*** RECORDS FOR THIS TASK Section Begins ***

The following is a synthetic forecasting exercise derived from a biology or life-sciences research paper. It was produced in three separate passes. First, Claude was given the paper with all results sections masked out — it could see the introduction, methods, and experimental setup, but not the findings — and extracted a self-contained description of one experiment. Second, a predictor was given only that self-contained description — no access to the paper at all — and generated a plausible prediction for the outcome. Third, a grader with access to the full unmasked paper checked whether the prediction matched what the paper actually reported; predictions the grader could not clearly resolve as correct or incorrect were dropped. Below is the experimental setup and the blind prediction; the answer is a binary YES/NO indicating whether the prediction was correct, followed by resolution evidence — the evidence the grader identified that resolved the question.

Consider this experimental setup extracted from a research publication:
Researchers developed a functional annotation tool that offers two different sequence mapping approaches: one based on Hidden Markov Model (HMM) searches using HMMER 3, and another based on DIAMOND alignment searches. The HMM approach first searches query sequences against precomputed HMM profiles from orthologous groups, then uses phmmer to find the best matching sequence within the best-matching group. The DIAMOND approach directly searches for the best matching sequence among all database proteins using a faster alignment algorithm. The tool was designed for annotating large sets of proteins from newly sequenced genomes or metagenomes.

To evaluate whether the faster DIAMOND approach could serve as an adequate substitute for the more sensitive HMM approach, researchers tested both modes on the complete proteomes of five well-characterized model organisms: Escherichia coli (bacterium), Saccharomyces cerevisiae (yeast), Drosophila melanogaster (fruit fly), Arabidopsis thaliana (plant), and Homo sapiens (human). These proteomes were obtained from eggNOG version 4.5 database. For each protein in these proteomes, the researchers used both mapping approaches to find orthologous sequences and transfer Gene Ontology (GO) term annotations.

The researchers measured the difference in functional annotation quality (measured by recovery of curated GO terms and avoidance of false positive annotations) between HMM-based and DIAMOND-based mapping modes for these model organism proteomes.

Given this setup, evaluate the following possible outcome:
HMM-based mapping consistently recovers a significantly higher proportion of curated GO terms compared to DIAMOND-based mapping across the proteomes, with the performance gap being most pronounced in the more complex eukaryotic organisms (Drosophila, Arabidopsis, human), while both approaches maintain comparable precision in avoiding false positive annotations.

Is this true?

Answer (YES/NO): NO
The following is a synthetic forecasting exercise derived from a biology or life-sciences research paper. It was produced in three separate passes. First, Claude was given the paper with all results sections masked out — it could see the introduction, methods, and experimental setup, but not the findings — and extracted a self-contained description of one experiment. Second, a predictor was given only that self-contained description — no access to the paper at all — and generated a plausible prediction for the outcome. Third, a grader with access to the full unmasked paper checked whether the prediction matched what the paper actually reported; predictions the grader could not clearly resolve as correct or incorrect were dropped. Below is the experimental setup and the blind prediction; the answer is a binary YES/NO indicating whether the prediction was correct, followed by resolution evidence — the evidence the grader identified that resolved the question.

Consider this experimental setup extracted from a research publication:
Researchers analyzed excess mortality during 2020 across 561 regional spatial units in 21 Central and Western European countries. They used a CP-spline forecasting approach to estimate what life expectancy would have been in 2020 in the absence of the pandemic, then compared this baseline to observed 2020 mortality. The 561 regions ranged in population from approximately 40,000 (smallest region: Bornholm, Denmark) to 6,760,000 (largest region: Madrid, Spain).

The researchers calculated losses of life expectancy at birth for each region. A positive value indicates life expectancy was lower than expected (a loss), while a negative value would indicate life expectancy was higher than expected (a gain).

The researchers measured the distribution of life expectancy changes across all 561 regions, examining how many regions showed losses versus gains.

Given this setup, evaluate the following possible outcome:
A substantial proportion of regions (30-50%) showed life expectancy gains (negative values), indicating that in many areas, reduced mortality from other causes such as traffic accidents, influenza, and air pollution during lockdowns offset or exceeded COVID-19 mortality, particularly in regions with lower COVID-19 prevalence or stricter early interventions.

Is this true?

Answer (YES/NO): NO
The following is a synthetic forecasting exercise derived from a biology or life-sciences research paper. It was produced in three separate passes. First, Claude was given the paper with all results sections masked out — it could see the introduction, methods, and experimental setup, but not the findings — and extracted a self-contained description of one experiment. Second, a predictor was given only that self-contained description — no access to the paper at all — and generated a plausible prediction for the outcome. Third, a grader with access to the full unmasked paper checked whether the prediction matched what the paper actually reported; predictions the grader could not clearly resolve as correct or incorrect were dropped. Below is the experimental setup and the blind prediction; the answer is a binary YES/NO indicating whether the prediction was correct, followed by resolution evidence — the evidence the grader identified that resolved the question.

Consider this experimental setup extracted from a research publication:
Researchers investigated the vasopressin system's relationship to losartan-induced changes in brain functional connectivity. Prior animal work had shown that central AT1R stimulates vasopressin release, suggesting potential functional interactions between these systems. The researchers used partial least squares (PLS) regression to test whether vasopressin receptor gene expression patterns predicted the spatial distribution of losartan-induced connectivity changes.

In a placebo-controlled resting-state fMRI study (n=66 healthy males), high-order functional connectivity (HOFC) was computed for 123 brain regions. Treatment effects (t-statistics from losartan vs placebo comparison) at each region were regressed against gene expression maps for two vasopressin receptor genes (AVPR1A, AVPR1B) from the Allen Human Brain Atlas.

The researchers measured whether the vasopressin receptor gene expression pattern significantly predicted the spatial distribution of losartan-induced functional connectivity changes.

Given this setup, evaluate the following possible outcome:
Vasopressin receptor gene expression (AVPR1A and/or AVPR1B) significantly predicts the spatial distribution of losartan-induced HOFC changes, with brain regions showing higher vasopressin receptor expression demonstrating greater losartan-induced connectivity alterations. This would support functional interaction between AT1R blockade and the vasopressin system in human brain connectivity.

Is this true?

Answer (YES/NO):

*** RECORDS FOR THIS TASK Section Ends ***

TASK REQUIREMENTS - The material above should be given again in full, exactly.

ANSWER SPACE -
The following is a synthetic forecasting exercise derived from a biology or life-sciences research paper. It was produced in three separate passes. First, Claude was given the paper with all results sections masked out — it could see the introduction, methods, and experimental setup, but not the findings — and extracted a self-contained description of one experiment. Second, a predictor was given only that self-contained description — no access to the paper at all — and generated a plausible prediction for the outcome. Third, a grader with access to the full unmasked paper checked whether the prediction matched what the paper actually reported; predictions the grader could not clearly resolve as correct or incorrect were dropped. Below is the experimental setup and the blind prediction; the answer is a binary YES/NO indicating whether the prediction was correct, followed by resolution evidence — the evidence the grader identified that resolved the question.

Consider this experimental setup extracted from a research publication:
Researchers developed a functional annotation tool that offers two different sequence mapping approaches: one based on Hidden Markov Model (HMM) searches using HMMER 3, and another based on DIAMOND alignment searches. The HMM approach first searches query sequences against precomputed HMM profiles from orthologous groups, then uses phmmer to find the best matching sequence within the best-matching group. The DIAMOND approach directly searches for the best matching sequence among all database proteins using a faster alignment algorithm. The tool was designed for annotating large sets of proteins from newly sequenced genomes or metagenomes.

To evaluate whether the faster DIAMOND approach could serve as an adequate substitute for the more sensitive HMM approach, researchers tested both modes on the complete proteomes of five well-characterized model organisms: Escherichia coli (bacterium), Saccharomyces cerevisiae (yeast), Drosophila melanogaster (fruit fly), Arabidopsis thaliana (plant), and Homo sapiens (human). These proteomes were obtained from eggNOG version 4.5 database. For each protein in these proteomes, the researchers used both mapping approaches to find orthologous sequences and transfer Gene Ontology (GO) term annotations.

The researchers measured the difference in functional annotation quality (measured by recovery of curated GO terms and avoidance of false positive annotations) between HMM-based and DIAMOND-based mapping modes for these model organism proteomes.

Given this setup, evaluate the following possible outcome:
HMM-based mapping consistently recovers a significantly higher proportion of curated GO terms compared to DIAMOND-based mapping across the proteomes, with the performance gap being most pronounced in the more complex eukaryotic organisms (Drosophila, Arabidopsis, human), while both approaches maintain comparable precision in avoiding false positive annotations.

Is this true?

Answer (YES/NO): NO
The following is a synthetic forecasting exercise derived from a biology or life-sciences research paper. It was produced in three separate passes. First, Claude was given the paper with all results sections masked out — it could see the introduction, methods, and experimental setup, but not the findings — and extracted a self-contained description of one experiment. Second, a predictor was given only that self-contained description — no access to the paper at all — and generated a plausible prediction for the outcome. Third, a grader with access to the full unmasked paper checked whether the prediction matched what the paper actually reported; predictions the grader could not clearly resolve as correct or incorrect were dropped. Below is the experimental setup and the blind prediction; the answer is a binary YES/NO indicating whether the prediction was correct, followed by resolution evidence — the evidence the grader identified that resolved the question.

Consider this experimental setup extracted from a research publication:
Researchers analyzed excess mortality during 2020 across 561 regional spatial units in 21 Central and Western European countries. They used a CP-spline forecasting approach to estimate what life expectancy would have been in 2020 in the absence of the pandemic, then compared this baseline to observed 2020 mortality. The 561 regions ranged in population from approximately 40,000 (smallest region: Bornholm, Denmark) to 6,760,000 (largest region: Madrid, Spain).

The researchers calculated losses of life expectancy at birth for each region. A positive value indicates life expectancy was lower than expected (a loss), while a negative value would indicate life expectancy was higher than expected (a gain).

The researchers measured the distribution of life expectancy changes across all 561 regions, examining how many regions showed losses versus gains.

Given this setup, evaluate the following possible outcome:
A substantial proportion of regions (30-50%) showed life expectancy gains (negative values), indicating that in many areas, reduced mortality from other causes such as traffic accidents, influenza, and air pollution during lockdowns offset or exceeded COVID-19 mortality, particularly in regions with lower COVID-19 prevalence or stricter early interventions.

Is this true?

Answer (YES/NO): NO
The following is a synthetic forecasting exercise derived from a biology or life-sciences research paper. It was produced in three separate passes. First, Claude was given the paper with all results sections masked out — it could see the introduction, methods, and experimental setup, but not the findings — and extracted a self-contained description of one experiment. Second, a predictor was given only that self-contained description — no access to the paper at all — and generated a plausible prediction for the outcome. Third, a grader with access to the full unmasked paper checked whether the prediction matched what the paper actually reported; predictions the grader could not clearly resolve as correct or incorrect were dropped. Below is the experimental setup and the blind prediction; the answer is a binary YES/NO indicating whether the prediction was correct, followed by resolution evidence — the evidence the grader identified that resolved the question.

Consider this experimental setup extracted from a research publication:
Researchers investigated the vasopressin system's relationship to losartan-induced changes in brain functional connectivity. Prior animal work had shown that central AT1R stimulates vasopressin release, suggesting potential functional interactions between these systems. The researchers used partial least squares (PLS) regression to test whether vasopressin receptor gene expression patterns predicted the spatial distribution of losartan-induced connectivity changes.

In a placebo-controlled resting-state fMRI study (n=66 healthy males), high-order functional connectivity (HOFC) was computed for 123 brain regions. Treatment effects (t-statistics from losartan vs placebo comparison) at each region were regressed against gene expression maps for two vasopressin receptor genes (AVPR1A, AVPR1B) from the Allen Human Brain Atlas.

The researchers measured whether the vasopressin receptor gene expression pattern significantly predicted the spatial distribution of losartan-induced functional connectivity changes.

Given this setup, evaluate the following possible outcome:
Vasopressin receptor gene expression (AVPR1A and/or AVPR1B) significantly predicts the spatial distribution of losartan-induced HOFC changes, with brain regions showing higher vasopressin receptor expression demonstrating greater losartan-induced connectivity alterations. This would support functional interaction between AT1R blockade and the vasopressin system in human brain connectivity.

Is this true?

Answer (YES/NO):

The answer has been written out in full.